Bolivian President Evo Morales today inaugurated the implementation of the Unified Health System (SUS), which provides free, quality medical care to more than 50 percent of the population without resources or insurance.
More than five million Bolivians (51.0 percent of the population), wage earners, peasants and self-employed workers, who were fundamentally uninsured, will have access to the unprecedented universal system, Evo said during the SUS opening ceremony in the department of Cochabamba.
The president said that this is an event, a reality long awaited by the Bolivian people.
Evo said that in 180 years of national history up to 2005 there were only just over seven thousand medical services, and ‘in 13 years we created 18,550, to which 800 will be included as part of the SUS, he added.
We don’t want there are more people suffering for lack of assistance,” he said, while recalling that the government invested 1.993 billion dollars in health care.
For this reason, he considered that Bolivia constitutes a model in health not only for Bolivians, but also for the countries of the region.
The system begins on March 1 with more than 1,200 benefits at no cost, and its expansion will be progressive, both for nationals and foreigners.
Recently the president commented through his Twitter account that ‘the people will defend this benefit that the most abandoned expect, and fundamentally for the new generations, because a people is worthy when its State protects it’.
While in capitalism healthcare is a business, thanks to committed doctors we will have the SUS for the brothers who do not have insurance, for the poorest’, said Evo.
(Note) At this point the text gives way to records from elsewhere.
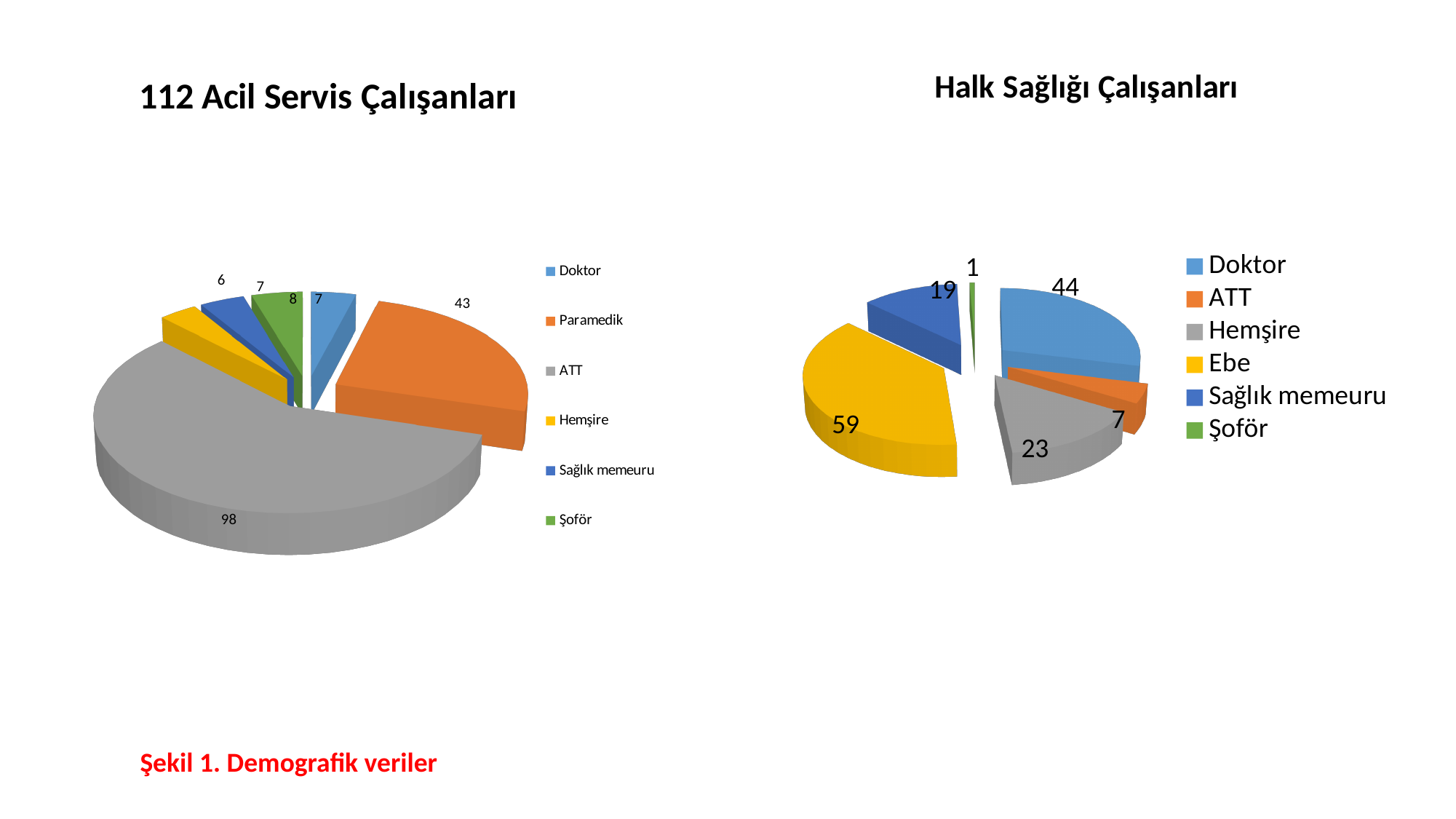
In the 'Halk Sağlığı Çalışanları' chart, which is larger, Doktor or Sağlık memeuru? Doktor In the 'Halk Sağlığı Çalışanları' chart, which category has the smallest value? Şoför In the '112 Acil Servis Çalışanları' chart, how many categories does the legend list? 6 In the '112 Acil Servis Çalışanları' chart, what is the value for Paramedik? 43 What colour is the Ebe slice in the 'Halk Sağlığı Çalışanları' chart? Yellow In the 'Halk Sağlığı Çalışanları' chart, what is the value for Hemşire? 23 What kind of chart is the 'Halk Sağlığı Çalışanları' chart? Pie chart In the 'Halk Sağlığı Çalışanları' chart, what is the difference between the Ebe and Doktor values? 15 In the '112 Acil Servis Çalışanları' chart, what is the difference between the ATT and Paramedik values? 55 In the 'Halk Sağlığı Çalışanları' chart, what is the value for Ebe? 59 In the '112 Acil Servis Çalışanları' chart, which category has the largest slice? ATT In the '112 Acil Servis Çalışanları' chart, what is the value for ATT? 98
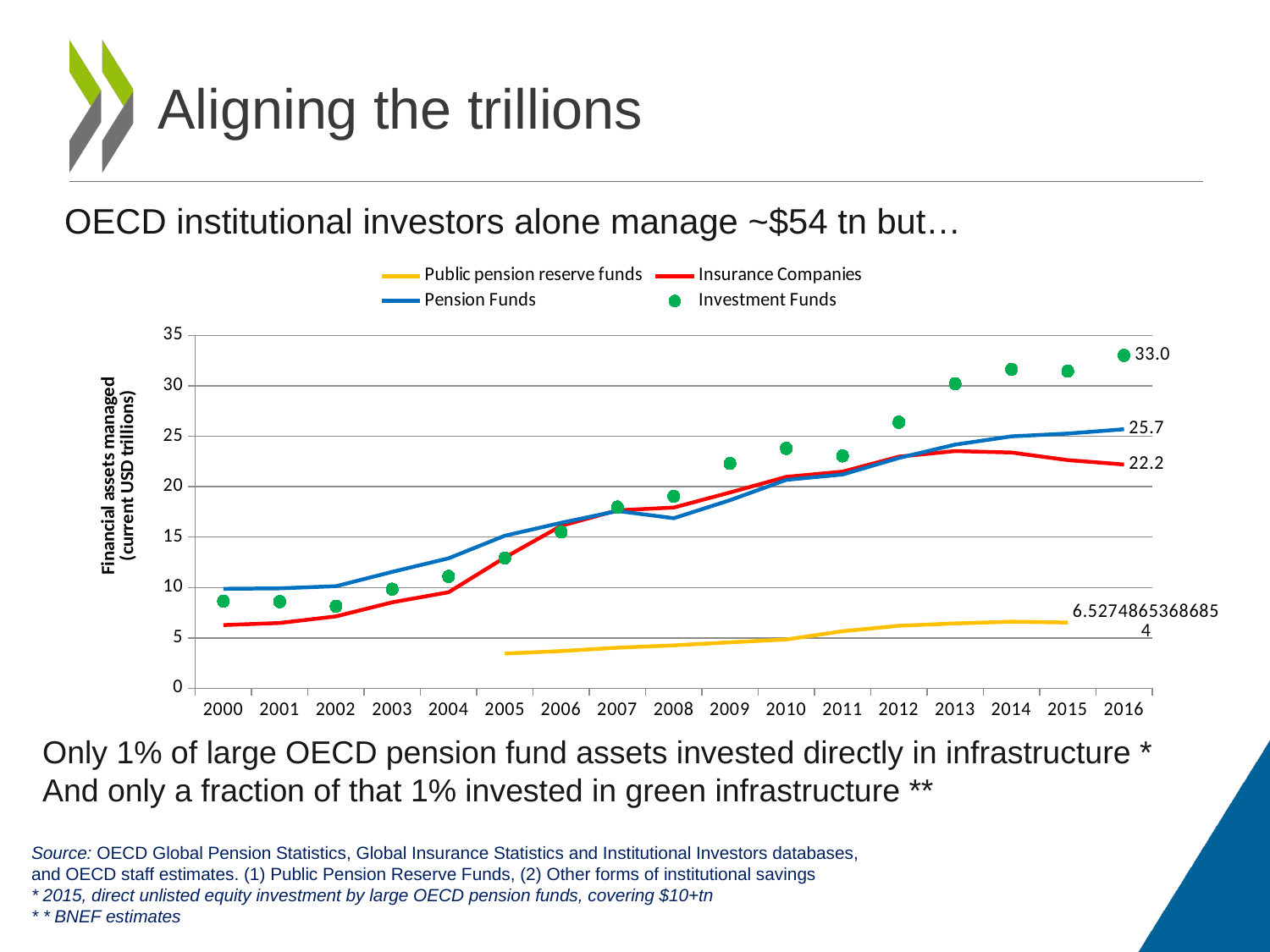
Which series has the highest value in 2016? Investment Funds Do the values for Investment Funds generally rise or fall from 2000 to 2016? rise What is the value for Pension Funds in 2016? 25.7 What is the difference between the 2016 values for Investment Funds and Pension Funds? 7.3 What kind of chart is shown on the slide? line chart In 2016, which is larger: Pension Funds or Insurance Companies? Pension Funds Which series is plotted as green dots rather than a line? Investment Funds Is the value for Public pension reserve funds in 2015 greater or less than 10? less How many series does the chart legend list? 4 What is the difference between the 2016 values for Pension Funds and Insurance Companies? 3.5 What is the value for Investment Funds in 2016? 33.0 What is the value for Insurance Companies in 2016? 22.2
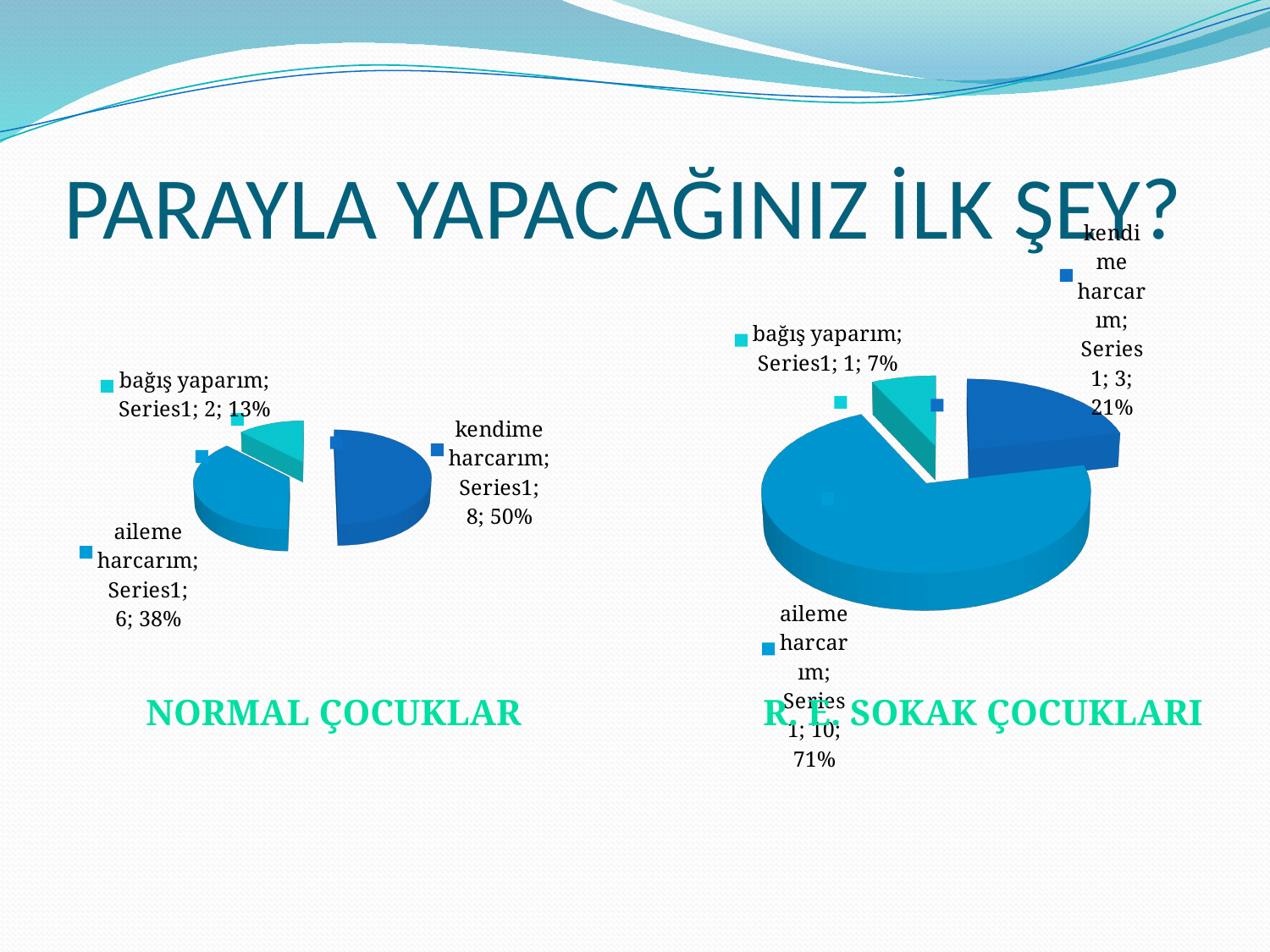
What type of chart is the NORMAL ÇOCUKLAR chart? pie chart In the NORMAL ÇOCUKLAR chart, what is the difference between the values for 'kendime harcarım' and 'aileme harcarım'? 2 What is the title of the slide containing the two charts? PARAYLA YAPACAĞINIZ İLK ŞEY? In the NORMAL ÇOCUKLAR chart, which category has the smallest slice? bağış yaparım In the R. E. SOKAK ÇOCUKLARI chart, which is larger: 'bağış yaparım' or 'kendime harcarım'? kendime harcarım In the R. E. SOKAK ÇOCUKLARI chart, which category has the largest slice? aileme harcarım In the NORMAL ÇOCUKLAR chart, what value is shown for 'kendime harcarım'? 8 In the R. E. SOKAK ÇOCUKLARI chart, what value is shown for 'aileme harcarım'? 10 How many categories does the R. E. SOKAK ÇOCUKLARI chart show? 3 In the R. E. SOKAK ÇOCUKLARI chart, what percentage share does 'kendime harcarım' have? 21% In the NORMAL ÇOCUKLAR chart, which category has the largest slice? kendime harcarım In the NORMAL ÇOCUKLAR chart, what percentage share does 'aileme harcarım' have? 38%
Until February 11, 1.2 million people had enrolled in the SUS, while it will come into effect in six of the country’s nine departments, in the face of the refusal of the authorities of La Paz, Tarija and Santa Cruz to sign the relevant agreement with the Ministry of Health.
With an initial SUS budget of US$250 million, the government expects to reach 5.4 percent of public spending on health by 2019 and 6.6 percentage points by 2020. Today it stands at 4.7 percent.
If this goal is achieved – as the president ratified this Friday – Bolivia would be among the five countries in the region that exhibit this achievement.
The states of the industrialized world spend more than 6.0 percent of their gross domestic product on health, as a rule.